三鷹食堂日記帖

飯食い酒飲み自転車をこぐおやぢの日常。MT車大好き。

靖国神社

 自分にとっての「転機」は1999年10月だった。その日の日記を転載しておこう。

 午後、ふと思い立って靖国神社へ行く。会社から徒歩15分ほどのご近所なのだが、1度しか足を踏み入れたことがない。花見で一回だけだ。えらく寒い花見だったということだけ覚えている。その花見の時も、大村益次郎のエリアで、そっから先には一度も入ったことが無かった。

 九段の坂を登って行く。車で靖国通りを走ればあっと言う間だが、歩くとけっこう長い坂だ。そして神社は巨大だ。敷地内に入ってから本殿までの距離が長い。本殿に参拝し、白い鳩の群れを見て、遊就館に入る。拝観料500円。粛然とした気持ちにさせられる展示内容だった。桜花や回天など特攻兵器の実物展示よりも、明治以来の戦死者の写真や手紙に感動を覚えた。

 戦死者の名前には「山田太郎命」というように必ず「命」がついている意味が、最初は分からなかった。「ミコト」とルビが振られたものを見て、「神なのだ」と気がついた。広瀬中佐や爆弾三勇士のように、これが言うところの「軍神」というものか、と。

 その時点でも自分は全然分かっていなかった。戦史に残る武勲をあげたものも、なんの勲も無しに死んでいったものも、すべて「命」であり、「神」なのだ。歴戦の将軍の遺品が展示された隣に、18歳で特攻死した少年航空兵が無邪気に笑っている写真がある。軍歴も階級も無関係に、国のために戦って死んだものはすべて等しく「神」なのだ。女性の「神」もいた。戦病死した従軍看護婦や、ソ連侵攻直前のサハリンで自決した電話交換手だ。写真はもちろん、名前すら記録されていない戦死者も「神」としてここに祭られているのだろう。

 こここそが日本の「無名戦士の墓」に他ならない。「A級戦犯が合祀されているから」云々の議論が、いかに下らないか実感した。半世紀以前の「時の勝者」が勝利におごって行った断罪に基づき、ここにまします「神」を分類せよと言うのか。…てなことまで考えるほど、実に自分は圧倒されたのだと思う。

 ここで自分が感じた粛然たる心境が、戦地に赴いていった兵士の心境に通じているように思う。それは「国のために自らの生命を投げ出すとは、いかなる行為なのか」を自分自身に深く問い掛けるものである。靖国神社が、そうした「覚悟」を醸成するための巨大な装置だとしたら、その「機能」に感嘆せざるをえない。

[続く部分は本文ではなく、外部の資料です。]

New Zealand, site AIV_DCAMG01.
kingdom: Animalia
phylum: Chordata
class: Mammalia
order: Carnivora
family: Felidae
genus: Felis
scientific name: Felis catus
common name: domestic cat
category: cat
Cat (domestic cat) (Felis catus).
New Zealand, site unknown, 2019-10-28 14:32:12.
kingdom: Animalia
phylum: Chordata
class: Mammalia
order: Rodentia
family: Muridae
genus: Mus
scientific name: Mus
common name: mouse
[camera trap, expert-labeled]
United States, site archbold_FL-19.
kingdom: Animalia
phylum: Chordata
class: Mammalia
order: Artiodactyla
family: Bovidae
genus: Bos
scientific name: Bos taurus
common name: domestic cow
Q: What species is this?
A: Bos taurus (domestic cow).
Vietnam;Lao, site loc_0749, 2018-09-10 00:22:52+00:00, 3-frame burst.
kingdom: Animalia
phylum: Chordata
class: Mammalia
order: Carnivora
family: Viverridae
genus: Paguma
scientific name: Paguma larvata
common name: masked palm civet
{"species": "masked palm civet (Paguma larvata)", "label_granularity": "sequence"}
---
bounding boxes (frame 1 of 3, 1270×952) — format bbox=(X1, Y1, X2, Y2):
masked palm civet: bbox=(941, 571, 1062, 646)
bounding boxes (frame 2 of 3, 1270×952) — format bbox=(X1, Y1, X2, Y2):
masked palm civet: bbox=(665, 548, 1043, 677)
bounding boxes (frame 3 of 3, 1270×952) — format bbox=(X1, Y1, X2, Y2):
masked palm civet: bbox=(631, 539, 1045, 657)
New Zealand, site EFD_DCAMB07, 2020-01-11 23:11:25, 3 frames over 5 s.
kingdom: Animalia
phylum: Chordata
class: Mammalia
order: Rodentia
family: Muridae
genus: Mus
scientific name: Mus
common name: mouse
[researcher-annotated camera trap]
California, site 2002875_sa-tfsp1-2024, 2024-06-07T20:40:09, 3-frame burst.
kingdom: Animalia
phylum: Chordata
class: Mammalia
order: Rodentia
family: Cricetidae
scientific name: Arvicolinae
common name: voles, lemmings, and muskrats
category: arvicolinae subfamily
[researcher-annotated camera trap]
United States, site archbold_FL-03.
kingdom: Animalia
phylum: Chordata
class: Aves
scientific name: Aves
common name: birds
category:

 「命」は生命であると同時に「ミコト」=「神」である、という思想も新鮮だった。生命は一人が一つしかもっていない。ゆえにかけがえのない大切なものなのだが、だからこそ、それが「国」という大義に捧げられ、無にされたとき、「神」になる。ある戦争は、戦士の背後の多くの生命を護り慈しむための戦いであるがゆえに、そこで戦って死んだ戦士の生命は無に帰するのではなく、崇高な神としてまつられる、と言えば、より「戦後民主主義的」か。

 読み返してみても、「思い」には何の変わりもない。